The fact that the “men with leprosy” draw near to Jesus says much about Him, since lepers were expected to isolate themselves from people.  What they know about Jesus tells them that He is approachable. When people drew near to Jesus, Jesus drew near to them. Having humble hearts of thanksgiving that draw near to Christ will bring us close with Jesus. 

The role of sight and the act of seeing things as they really are plays an important role in the development of our passage of scripture. That day ten lepers saw Jesus and called out to Him in a loud voice. Then Jesus sees the lepers. Jesus “seeing” the lepers proves to hold a stark contrast to what the lepers themselves were actually seeing. Jesus sees all of the men but only one of them truly sees Jesus. The other nine only could see Jesus for what he had to offer them, a chance to be healed. They only had a place for Jesus in their lives until they got what they wanted and then they turned back to their same old ways again.  

Do we see Jesus for who He really is and offer him the thanksgiving He is due? What do you do when you see Him? The group of lepers sees Jesus, Jesus sees them, and then one of the lepers sees that he is healed and recognizes the experience to be what it actually was: a miracle of the Messiah. 

When the leper saw healing, he did not just celebrate his good fortune; he returned to praise God and fell on his face before Jesus.  Gratitude may be the purest measure of one’s character and spiritual condition. The absence of the ability to be grateful and appreciative reveals a self-centeredness and an attitude that takes our blessings for granted. When Jesus sees the lepers off in the distance He tells them to go show themselves to the priest. One does not go to the priest until they are healed, so Jesus’ command for them to go indicates that healing will occur.  

The passage then says, “…and it happened as they were going, they were made clean.” As the lepers turn and go, they are healed. One man breaks free from the group.  Full of praise he throws himself at Jesus’ feet and offers thanksgiving for his cleansing.  Jesus asks the Samaritan leper, “Were there not ten that were healed?
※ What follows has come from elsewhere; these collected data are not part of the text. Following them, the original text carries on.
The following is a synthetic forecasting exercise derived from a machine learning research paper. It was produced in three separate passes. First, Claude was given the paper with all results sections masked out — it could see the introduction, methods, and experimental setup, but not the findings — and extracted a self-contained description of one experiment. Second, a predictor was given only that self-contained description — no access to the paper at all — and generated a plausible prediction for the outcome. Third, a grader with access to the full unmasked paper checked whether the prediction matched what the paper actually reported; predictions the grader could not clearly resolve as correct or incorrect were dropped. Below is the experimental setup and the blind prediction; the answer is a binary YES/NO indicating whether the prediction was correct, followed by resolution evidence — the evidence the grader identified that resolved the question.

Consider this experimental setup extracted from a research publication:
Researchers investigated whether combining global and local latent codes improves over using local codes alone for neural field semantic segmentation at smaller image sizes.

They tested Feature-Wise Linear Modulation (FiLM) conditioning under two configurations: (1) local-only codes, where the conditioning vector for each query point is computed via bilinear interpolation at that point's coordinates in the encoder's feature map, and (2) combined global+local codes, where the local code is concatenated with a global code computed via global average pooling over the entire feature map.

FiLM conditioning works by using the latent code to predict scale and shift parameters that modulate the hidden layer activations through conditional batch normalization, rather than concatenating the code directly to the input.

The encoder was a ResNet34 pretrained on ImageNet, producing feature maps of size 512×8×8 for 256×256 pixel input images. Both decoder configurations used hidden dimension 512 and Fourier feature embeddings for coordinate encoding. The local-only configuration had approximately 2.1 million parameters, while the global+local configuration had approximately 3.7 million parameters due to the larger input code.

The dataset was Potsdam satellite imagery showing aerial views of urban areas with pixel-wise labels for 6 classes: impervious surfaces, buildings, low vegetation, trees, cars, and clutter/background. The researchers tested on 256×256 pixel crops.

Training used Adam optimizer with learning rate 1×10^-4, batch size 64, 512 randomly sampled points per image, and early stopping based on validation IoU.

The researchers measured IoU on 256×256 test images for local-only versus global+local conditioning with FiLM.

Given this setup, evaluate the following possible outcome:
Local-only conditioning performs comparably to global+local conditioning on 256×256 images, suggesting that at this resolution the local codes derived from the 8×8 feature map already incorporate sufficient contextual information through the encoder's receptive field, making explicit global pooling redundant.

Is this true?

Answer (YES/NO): YES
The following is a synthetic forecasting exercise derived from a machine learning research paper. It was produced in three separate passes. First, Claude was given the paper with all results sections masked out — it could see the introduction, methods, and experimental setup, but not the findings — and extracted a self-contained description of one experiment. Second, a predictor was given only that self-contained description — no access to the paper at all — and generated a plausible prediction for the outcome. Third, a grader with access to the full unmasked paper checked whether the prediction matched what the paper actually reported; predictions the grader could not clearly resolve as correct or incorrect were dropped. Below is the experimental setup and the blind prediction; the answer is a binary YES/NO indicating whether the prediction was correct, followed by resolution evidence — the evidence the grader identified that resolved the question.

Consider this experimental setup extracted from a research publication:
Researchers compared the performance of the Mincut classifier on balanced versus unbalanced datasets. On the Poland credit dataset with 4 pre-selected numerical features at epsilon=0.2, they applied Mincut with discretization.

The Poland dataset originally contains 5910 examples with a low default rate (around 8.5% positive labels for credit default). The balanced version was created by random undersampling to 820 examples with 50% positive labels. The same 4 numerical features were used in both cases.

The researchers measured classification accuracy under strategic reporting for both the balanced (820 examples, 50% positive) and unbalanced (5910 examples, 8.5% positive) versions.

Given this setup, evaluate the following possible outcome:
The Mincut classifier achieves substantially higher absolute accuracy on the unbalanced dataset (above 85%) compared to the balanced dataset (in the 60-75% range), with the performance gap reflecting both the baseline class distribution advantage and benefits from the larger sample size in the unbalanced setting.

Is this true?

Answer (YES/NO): YES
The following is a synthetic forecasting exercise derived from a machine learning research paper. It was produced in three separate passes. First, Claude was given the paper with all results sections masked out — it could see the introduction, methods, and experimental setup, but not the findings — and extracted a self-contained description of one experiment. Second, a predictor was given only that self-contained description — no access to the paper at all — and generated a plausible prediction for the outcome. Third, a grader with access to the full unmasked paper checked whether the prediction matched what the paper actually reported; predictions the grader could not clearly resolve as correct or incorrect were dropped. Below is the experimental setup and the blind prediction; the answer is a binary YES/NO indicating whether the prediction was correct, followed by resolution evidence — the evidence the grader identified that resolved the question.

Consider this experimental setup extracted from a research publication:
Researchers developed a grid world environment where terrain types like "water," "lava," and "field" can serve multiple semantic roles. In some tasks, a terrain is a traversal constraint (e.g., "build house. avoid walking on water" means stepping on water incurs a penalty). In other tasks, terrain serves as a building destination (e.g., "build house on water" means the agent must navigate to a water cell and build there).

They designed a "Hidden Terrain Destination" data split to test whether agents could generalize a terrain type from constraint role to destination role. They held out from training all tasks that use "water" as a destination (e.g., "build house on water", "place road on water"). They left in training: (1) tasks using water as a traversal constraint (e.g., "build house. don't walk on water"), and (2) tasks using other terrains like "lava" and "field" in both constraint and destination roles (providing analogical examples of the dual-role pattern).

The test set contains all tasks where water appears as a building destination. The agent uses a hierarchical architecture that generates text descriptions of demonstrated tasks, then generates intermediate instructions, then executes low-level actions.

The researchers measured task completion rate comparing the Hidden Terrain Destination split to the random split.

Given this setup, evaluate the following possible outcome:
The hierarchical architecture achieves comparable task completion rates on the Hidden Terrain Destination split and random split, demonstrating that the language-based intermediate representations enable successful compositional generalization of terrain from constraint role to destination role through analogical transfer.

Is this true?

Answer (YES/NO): NO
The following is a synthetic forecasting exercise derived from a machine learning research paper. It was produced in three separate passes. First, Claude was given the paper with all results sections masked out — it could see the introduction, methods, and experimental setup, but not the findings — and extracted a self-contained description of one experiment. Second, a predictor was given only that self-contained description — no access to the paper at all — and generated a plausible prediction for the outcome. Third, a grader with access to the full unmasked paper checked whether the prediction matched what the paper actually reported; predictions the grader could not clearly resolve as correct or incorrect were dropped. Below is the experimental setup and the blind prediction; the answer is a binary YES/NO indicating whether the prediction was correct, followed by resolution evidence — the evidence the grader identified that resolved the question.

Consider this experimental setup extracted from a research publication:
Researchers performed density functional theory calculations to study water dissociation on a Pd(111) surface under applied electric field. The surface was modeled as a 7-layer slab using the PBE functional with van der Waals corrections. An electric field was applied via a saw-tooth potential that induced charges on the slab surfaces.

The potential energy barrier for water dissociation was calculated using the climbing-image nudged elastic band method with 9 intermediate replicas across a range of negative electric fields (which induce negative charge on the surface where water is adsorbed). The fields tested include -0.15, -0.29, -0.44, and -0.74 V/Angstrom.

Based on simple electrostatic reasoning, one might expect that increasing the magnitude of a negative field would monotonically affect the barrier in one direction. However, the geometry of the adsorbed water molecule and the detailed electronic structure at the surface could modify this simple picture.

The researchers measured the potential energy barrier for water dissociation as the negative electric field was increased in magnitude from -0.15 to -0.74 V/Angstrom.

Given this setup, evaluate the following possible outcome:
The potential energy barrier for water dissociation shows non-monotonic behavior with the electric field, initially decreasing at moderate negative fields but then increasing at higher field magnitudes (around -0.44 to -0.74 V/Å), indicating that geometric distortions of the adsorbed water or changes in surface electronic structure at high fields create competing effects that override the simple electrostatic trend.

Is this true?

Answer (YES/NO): YES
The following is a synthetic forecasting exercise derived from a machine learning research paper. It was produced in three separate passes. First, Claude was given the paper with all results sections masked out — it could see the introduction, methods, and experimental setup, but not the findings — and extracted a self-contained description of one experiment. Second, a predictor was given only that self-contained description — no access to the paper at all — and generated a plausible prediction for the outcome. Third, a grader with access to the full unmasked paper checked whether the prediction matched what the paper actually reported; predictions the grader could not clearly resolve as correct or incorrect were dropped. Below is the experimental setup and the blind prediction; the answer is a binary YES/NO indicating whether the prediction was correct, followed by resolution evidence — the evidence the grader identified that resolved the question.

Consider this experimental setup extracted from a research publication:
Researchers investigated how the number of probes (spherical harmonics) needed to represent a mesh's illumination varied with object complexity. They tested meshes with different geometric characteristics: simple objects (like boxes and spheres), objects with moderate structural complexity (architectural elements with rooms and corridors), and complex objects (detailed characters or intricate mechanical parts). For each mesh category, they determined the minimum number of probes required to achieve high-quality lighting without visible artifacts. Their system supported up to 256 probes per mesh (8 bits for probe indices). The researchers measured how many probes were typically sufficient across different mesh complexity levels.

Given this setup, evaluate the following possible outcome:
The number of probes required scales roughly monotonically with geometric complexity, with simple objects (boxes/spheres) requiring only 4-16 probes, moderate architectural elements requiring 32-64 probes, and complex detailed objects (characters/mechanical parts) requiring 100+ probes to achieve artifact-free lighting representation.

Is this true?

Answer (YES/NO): NO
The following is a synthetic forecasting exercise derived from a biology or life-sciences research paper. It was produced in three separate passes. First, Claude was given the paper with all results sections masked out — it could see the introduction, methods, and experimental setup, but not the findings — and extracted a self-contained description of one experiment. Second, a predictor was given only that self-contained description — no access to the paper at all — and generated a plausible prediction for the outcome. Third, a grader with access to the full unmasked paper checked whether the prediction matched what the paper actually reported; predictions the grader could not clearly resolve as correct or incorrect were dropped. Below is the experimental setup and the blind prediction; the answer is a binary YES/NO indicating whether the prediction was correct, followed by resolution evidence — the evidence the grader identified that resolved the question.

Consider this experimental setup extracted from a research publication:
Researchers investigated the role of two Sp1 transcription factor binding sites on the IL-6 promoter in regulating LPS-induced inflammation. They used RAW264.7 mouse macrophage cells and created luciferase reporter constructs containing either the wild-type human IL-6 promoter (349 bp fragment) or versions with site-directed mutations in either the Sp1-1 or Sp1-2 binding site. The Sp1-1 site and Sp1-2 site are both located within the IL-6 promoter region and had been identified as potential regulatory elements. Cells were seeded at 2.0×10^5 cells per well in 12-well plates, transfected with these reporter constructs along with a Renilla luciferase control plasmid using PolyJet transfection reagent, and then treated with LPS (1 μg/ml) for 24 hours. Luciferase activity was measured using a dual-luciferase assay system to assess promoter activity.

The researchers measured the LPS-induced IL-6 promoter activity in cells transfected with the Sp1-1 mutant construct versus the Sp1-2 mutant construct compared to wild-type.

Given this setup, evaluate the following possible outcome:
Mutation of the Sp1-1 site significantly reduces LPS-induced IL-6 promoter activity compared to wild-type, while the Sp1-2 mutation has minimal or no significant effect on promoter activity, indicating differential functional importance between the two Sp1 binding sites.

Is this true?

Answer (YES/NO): NO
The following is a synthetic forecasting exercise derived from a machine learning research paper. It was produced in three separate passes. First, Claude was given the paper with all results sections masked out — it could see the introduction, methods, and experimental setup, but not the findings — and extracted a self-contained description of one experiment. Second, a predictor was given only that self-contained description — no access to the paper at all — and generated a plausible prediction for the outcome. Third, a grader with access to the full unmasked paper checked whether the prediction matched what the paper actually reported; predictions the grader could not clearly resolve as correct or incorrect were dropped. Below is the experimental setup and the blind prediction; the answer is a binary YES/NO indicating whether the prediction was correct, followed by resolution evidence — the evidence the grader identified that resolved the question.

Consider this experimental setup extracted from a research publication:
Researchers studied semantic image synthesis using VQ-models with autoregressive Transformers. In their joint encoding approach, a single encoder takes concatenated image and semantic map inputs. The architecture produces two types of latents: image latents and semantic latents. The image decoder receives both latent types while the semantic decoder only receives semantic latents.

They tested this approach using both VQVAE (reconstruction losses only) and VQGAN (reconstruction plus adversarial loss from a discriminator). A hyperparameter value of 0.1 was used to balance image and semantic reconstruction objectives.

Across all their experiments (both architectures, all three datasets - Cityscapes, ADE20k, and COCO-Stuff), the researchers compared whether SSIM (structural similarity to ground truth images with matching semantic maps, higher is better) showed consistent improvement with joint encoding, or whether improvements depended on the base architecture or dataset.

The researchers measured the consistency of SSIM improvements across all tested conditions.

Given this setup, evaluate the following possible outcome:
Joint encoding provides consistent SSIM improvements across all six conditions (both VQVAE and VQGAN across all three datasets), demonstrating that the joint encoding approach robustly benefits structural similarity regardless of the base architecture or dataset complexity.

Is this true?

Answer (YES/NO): YES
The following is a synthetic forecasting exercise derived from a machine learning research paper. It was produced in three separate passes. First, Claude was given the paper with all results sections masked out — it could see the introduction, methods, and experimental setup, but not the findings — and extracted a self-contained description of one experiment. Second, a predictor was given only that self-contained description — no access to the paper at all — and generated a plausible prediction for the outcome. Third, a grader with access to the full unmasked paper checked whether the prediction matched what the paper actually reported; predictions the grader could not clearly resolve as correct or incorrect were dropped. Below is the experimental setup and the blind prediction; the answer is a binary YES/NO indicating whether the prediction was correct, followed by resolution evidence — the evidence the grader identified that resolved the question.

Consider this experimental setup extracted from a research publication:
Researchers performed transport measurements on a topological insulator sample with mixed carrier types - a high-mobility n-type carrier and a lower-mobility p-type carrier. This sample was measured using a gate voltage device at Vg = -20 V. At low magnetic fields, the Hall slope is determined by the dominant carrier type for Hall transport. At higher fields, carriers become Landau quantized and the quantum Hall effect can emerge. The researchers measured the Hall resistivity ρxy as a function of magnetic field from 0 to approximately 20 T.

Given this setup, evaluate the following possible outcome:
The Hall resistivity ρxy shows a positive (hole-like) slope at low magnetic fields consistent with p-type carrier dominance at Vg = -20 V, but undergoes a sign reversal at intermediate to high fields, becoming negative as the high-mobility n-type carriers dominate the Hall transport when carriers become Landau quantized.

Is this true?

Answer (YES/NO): NO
Where are the other nine? Was no one left to give God praise except this foreigner?”  Jesus takes special note of the irony in the situation. He has not come just to those of religious privilege but also for those who are the forgotten, the outcasts, and the diseased. 

This Thanksgiving let us take our time to count our blessings and to give thanks to our biggest blessing, our Savior, Jesus! No matter what our circumstances, we have much to be thankful for!  Offering our praise to God is important because it reestablishes our relationship with God on its proper terms.  In the communion of praise comes a cleansing from attitudes that the world often implants in our hearts. The reaction of the nine shows how often we tend to take God’s gracious actions for granted. Let us be truly thankful for what the Lord has done for us in our lives.